Lower HRV doesn’t necessary means your body has not recovered yet from the previous training. There might be other factors causing your lowered HRV. Training on a day with lower HRV doesn’t mean you get unproductive or over trained. Better look at trends, if it stays below average for couple days then you know something is off and some change in regime is needed.
Most of the HRV apps rely on single measurement and that’s also how most of the studies focusing on HRV have been done. There is no benefit measuring HRV during an activity or 24/7. You want to measure it at rest. When I measured my HRV in the morning laying in the bed, the results were almost always green (low resting HR and parasympathetic saturation). Doing the same measurement in standing position gave me more precise results. That’s why I would be skeptical to over night HRV measurements in products like Whoop or Oura Ring.

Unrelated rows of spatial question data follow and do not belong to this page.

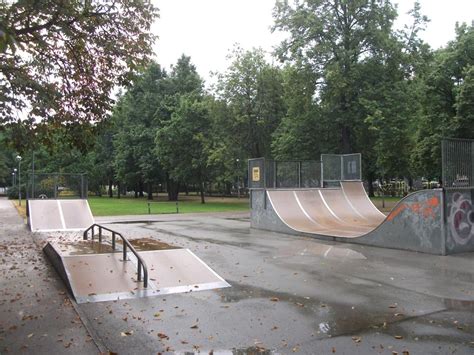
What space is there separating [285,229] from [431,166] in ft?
53.8

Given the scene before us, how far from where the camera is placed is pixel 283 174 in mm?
20016

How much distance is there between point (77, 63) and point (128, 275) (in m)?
4.85

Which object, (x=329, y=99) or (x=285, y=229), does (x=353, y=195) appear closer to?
(x=285, y=229)

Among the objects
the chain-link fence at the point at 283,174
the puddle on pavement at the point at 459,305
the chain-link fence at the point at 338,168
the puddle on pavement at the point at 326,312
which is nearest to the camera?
the puddle on pavement at the point at 326,312

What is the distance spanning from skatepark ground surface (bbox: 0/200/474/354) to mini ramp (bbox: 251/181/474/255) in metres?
0.97

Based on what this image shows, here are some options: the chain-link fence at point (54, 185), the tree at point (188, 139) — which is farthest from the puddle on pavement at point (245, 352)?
the tree at point (188, 139)

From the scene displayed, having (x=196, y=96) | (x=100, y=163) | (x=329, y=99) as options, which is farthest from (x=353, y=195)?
(x=100, y=163)

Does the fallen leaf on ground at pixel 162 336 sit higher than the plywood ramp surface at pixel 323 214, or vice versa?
the plywood ramp surface at pixel 323 214

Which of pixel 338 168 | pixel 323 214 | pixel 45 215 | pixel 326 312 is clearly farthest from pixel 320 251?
pixel 45 215

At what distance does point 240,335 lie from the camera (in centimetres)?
559

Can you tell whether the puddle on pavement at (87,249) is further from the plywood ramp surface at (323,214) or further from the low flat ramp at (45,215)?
the plywood ramp surface at (323,214)

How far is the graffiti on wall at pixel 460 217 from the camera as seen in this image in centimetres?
1184

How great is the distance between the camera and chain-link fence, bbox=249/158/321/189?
19.3 metres

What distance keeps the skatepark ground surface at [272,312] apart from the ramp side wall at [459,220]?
2.23 feet
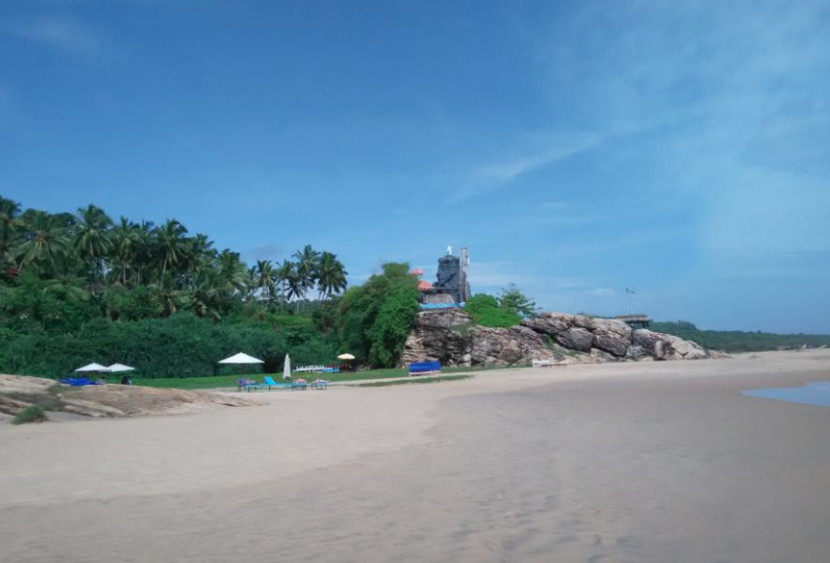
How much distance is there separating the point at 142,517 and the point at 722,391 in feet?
64.6

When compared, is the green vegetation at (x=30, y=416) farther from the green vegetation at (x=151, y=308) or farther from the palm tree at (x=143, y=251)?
the palm tree at (x=143, y=251)

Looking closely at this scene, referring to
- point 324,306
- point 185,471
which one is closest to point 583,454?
point 185,471

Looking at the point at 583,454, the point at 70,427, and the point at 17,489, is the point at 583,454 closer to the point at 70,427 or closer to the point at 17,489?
the point at 17,489

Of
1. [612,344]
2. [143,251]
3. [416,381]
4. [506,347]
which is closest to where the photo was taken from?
[416,381]

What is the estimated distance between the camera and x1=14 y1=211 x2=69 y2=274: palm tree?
4775 centimetres

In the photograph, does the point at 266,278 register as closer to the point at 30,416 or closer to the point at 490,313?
the point at 490,313

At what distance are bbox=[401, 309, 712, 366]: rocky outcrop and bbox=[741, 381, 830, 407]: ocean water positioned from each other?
20945 millimetres

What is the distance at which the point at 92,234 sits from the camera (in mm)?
51906

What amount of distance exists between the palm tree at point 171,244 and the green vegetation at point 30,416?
4319cm

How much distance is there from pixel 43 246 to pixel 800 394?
52.1m

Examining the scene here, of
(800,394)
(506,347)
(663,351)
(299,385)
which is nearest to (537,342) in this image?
(506,347)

I switched to FR945 last fall. Watches have some FirstBeat feature called Body battery. I didn’t pay much attention to it but it tries to quantify how much rest you get over night or whilst resting. I had found low values corresponded with nights when I was sick.
I personally think if one pays attention to health (don’t train when sick or tired) and follows well structured training plan those recovery tools and measurements are not necessary. Those apps can be good to predict incoming illness or give you a warning of too stressful time overall. In the end it’s the training plan and execution of work and recovery that makes you faster not the chasing of higher HRV or other metrics.